PROBLEM -> Rename every "dark tree bark" in the material below to "dark bark" and give the material again with nothing else altered. Leave the pictures out.

[begin ENTRIES SUPPLIED]

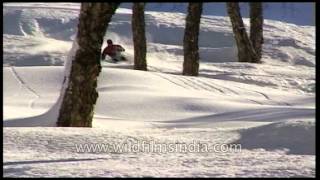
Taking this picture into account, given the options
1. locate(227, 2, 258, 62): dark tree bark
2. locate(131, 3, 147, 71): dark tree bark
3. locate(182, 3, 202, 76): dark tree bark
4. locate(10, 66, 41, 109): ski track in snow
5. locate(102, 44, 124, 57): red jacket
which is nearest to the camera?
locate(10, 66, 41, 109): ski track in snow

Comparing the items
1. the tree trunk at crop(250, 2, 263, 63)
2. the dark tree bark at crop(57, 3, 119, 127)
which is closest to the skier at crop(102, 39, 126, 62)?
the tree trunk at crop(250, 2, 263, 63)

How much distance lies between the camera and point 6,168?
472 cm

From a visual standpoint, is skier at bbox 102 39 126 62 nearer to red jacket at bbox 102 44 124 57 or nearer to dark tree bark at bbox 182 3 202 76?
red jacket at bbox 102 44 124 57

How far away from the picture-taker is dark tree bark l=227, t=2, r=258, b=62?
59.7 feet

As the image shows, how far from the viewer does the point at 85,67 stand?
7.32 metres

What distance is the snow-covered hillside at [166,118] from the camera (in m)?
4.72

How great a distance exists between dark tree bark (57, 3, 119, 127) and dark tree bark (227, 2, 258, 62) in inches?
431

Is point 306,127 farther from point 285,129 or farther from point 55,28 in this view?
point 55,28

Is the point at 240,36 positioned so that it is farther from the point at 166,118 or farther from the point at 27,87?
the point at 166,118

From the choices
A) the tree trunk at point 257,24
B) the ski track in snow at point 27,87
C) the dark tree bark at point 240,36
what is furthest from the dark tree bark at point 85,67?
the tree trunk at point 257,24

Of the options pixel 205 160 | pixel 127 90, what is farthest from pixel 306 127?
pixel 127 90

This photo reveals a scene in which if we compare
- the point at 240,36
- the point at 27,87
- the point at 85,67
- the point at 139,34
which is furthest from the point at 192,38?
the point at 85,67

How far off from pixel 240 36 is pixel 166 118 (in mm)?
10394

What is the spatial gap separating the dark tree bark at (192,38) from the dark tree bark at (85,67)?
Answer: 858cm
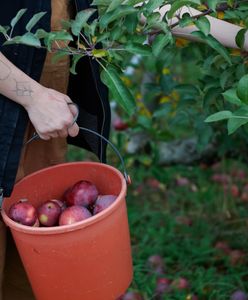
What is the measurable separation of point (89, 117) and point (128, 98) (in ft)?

[end ENTRIES SUPPLIED]

RESULT ->
Taking this picture into account, given the options
1. locate(227, 2, 258, 62): dark bark
2. locate(131, 3, 147, 71): dark bark
3. locate(182, 3, 202, 76): dark bark
4. locate(10, 66, 41, 109): ski track in snow
5. locate(102, 44, 124, 57): red jacket
which is nearest to the camera?
locate(10, 66, 41, 109): ski track in snow

Comparing the items
1. the tree trunk at crop(250, 2, 263, 63)
2. the dark bark at crop(57, 3, 119, 127)
which is closest to the skier at crop(102, 39, 126, 62)?
the tree trunk at crop(250, 2, 263, 63)

How much distance lies between the camera and point 6,168?
472 cm

From a visual standpoint, is skier at bbox 102 39 126 62 nearer to red jacket at bbox 102 44 124 57 or nearer to dark bark at bbox 182 3 202 76?
red jacket at bbox 102 44 124 57

How far away from the picture-taker is dark bark l=227, t=2, r=258, b=62?
59.7 feet

As the image shows, how far from the viewer does the point at 85,67 stand?
7.32 metres

What distance is the snow-covered hillside at [166,118] from the camera (in m)?
4.72

How great a distance exists between dark bark (57, 3, 119, 127) and dark bark (227, 2, 258, 62) in inches?
431

Is point 306,127 farther from point 285,129 or farther from point 55,28 in this view?
point 55,28

Is the point at 240,36 positioned so that it is farther from the point at 166,118 or farther from the point at 27,87?
the point at 166,118

From the choices
A) the tree trunk at point 257,24
B) the ski track in snow at point 27,87
C) the dark bark at point 240,36
what is furthest from the dark bark at point 85,67?
the tree trunk at point 257,24

Of the options pixel 205 160 | pixel 127 90, what is farthest from pixel 306 127?
pixel 127 90

This photo reveals a scene in which if we compare
- the point at 240,36
- the point at 27,87
- the point at 85,67
- the point at 139,34
which is furthest from the point at 192,38?
the point at 85,67

How far off from pixel 240 36 is pixel 166 118 (in mm)?
10394

What is the spatial gap separating the dark bark at (192,38) from the dark bark at (85,67)?
Answer: 858cm
What is the measurable separation of point (89, 117) and point (128, 98) (in ft)?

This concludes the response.